INSTRUCTIONS TO FOLLOW ::
Only lines holding "despite" are wanted; copy each of them from the records below.

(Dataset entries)

__________

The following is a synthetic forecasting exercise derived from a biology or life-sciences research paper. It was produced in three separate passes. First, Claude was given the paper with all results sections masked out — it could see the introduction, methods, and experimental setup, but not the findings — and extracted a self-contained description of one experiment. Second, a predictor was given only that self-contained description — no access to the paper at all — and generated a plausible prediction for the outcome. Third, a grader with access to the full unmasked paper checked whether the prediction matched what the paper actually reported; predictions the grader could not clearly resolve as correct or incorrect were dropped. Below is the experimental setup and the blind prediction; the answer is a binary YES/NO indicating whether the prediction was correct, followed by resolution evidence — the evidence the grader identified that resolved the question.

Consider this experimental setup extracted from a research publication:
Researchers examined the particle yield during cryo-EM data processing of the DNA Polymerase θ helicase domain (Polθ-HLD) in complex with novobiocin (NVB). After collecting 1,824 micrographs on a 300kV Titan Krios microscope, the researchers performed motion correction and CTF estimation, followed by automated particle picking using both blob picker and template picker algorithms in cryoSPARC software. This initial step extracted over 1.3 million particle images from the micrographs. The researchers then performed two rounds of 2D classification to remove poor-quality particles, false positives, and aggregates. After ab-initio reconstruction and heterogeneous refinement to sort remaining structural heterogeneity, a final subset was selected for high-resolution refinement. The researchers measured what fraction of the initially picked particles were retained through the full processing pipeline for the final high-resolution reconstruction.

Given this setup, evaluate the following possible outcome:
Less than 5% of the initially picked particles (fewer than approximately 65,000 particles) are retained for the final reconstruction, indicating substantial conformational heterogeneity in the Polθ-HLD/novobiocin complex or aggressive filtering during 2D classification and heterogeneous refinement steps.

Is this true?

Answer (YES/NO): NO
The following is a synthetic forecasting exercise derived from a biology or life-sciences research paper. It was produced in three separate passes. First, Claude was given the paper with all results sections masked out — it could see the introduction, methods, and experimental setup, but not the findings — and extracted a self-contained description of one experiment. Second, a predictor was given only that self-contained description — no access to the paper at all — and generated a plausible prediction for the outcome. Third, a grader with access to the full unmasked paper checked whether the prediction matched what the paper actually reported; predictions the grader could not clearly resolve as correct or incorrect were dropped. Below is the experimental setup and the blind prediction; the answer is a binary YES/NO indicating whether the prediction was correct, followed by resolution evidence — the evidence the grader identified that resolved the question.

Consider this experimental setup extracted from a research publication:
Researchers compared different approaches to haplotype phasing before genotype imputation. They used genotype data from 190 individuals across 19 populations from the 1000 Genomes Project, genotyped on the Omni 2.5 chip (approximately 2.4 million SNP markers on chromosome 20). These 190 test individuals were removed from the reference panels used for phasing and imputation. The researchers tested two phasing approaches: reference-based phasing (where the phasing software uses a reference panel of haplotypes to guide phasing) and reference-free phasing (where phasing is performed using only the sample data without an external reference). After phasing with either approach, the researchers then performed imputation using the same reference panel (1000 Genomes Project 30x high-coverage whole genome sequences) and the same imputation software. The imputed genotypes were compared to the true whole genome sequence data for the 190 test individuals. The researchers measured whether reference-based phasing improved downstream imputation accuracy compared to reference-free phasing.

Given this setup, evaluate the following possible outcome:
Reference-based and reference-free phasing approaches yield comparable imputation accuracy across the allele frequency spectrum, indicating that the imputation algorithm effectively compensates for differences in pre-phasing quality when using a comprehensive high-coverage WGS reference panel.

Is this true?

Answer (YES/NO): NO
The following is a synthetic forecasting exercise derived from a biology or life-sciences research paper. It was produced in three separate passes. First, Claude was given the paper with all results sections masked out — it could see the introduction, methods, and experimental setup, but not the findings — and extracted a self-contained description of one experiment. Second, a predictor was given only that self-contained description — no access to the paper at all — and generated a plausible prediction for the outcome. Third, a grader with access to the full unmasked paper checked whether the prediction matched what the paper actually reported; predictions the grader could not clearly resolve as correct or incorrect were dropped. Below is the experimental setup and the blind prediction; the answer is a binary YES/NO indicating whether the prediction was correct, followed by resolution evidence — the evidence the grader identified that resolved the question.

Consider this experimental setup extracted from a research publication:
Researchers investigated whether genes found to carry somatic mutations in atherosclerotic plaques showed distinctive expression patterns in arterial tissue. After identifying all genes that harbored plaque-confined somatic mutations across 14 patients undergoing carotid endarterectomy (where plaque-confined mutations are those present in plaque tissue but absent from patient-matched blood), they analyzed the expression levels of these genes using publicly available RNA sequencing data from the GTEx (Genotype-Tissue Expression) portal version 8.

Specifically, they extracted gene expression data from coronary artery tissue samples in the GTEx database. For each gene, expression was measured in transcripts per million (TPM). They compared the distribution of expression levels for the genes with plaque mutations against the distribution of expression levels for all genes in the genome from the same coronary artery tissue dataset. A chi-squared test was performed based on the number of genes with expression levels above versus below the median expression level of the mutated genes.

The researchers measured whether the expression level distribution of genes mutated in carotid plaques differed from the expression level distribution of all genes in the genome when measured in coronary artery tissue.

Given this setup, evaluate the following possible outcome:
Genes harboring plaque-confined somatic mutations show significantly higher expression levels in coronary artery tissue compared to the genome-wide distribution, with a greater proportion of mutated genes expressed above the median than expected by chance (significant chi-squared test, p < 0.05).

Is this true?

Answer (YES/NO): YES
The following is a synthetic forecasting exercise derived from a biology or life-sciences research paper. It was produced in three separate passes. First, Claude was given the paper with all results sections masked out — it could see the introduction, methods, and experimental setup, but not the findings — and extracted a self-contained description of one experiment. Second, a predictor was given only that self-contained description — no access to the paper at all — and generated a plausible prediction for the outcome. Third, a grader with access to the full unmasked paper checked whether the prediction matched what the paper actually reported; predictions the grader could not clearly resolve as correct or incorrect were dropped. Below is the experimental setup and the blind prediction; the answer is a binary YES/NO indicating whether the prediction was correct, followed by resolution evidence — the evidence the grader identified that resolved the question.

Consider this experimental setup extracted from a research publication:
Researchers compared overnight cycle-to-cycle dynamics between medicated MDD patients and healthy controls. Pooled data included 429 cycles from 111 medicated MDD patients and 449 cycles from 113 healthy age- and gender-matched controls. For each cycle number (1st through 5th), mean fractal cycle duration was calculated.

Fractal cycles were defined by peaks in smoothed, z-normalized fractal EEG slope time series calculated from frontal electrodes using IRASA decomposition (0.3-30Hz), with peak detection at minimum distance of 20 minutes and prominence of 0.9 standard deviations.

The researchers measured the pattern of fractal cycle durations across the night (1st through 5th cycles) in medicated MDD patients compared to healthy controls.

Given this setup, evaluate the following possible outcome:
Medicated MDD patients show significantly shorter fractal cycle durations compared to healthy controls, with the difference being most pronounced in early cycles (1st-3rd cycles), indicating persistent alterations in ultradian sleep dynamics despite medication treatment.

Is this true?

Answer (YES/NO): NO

__________

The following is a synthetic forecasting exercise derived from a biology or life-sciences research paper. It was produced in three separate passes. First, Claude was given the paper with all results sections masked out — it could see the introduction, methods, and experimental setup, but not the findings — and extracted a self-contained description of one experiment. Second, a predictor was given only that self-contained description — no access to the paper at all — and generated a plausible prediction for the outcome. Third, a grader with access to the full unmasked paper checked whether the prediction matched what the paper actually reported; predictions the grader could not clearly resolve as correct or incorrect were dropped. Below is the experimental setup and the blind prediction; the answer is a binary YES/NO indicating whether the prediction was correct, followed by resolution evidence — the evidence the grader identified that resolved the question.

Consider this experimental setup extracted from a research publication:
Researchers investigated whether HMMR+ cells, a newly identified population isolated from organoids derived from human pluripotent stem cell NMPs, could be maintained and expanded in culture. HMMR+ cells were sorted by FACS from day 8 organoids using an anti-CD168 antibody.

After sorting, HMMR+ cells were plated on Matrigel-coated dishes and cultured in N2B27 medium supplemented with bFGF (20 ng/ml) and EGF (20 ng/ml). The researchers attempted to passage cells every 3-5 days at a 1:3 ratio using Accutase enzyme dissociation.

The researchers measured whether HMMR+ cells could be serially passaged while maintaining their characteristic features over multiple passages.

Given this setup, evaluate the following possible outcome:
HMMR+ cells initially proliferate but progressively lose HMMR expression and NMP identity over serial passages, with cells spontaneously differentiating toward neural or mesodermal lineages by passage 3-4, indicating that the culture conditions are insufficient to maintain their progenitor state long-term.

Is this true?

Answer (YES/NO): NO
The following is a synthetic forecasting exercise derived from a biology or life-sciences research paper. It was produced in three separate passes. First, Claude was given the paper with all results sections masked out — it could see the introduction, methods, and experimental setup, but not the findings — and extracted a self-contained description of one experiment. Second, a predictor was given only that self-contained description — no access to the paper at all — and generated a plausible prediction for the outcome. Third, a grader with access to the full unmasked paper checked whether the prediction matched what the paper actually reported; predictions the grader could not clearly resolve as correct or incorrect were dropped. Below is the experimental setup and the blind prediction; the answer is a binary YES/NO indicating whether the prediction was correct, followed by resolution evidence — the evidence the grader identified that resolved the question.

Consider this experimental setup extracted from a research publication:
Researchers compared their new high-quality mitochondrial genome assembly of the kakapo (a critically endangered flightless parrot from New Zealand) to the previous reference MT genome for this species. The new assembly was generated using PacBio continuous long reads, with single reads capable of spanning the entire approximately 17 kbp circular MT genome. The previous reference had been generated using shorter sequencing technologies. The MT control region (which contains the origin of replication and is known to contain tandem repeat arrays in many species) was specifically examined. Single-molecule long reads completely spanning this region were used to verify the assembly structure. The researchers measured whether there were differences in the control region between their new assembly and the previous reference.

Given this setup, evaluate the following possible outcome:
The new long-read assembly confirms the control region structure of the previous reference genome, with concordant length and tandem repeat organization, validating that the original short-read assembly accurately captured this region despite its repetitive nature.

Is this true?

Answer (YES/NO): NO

__________

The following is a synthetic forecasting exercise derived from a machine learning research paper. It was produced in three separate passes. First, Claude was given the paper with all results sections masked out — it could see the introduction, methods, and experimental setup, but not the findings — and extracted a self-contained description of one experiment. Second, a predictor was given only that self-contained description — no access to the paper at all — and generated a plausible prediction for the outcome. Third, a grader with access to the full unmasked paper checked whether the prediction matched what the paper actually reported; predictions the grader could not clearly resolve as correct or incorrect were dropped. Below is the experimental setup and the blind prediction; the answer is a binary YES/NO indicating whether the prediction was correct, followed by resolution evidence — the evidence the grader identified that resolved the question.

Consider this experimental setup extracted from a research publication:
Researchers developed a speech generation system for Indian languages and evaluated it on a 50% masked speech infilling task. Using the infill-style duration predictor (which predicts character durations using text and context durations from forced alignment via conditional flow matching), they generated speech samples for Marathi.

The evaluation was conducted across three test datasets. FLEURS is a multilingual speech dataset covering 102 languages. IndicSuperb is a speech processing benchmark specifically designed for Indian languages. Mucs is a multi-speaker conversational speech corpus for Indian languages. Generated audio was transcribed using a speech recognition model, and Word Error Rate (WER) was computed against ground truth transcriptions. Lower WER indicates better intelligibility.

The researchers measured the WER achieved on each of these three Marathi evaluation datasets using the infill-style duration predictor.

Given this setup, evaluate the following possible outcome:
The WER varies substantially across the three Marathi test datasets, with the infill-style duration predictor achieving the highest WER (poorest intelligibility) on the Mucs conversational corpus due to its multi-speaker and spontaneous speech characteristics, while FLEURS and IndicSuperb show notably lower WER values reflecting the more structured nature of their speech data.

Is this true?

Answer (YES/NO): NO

__________

EXERCISE RESULT ::
Medicated MDD patients show significantly shorter fractal cycle durations compared to healthy controls, with the difference being most pronounced in early cycles (1st-3rd cycles), indicating persistent alterations in ultradian sleep dynamics despite medication treatment.
The new long-read assembly confirms the control region structure of the previous reference genome, with concordant length and tandem repeat organization, validating that the original short-read assembly accurately captured this region despite its repetitive nature.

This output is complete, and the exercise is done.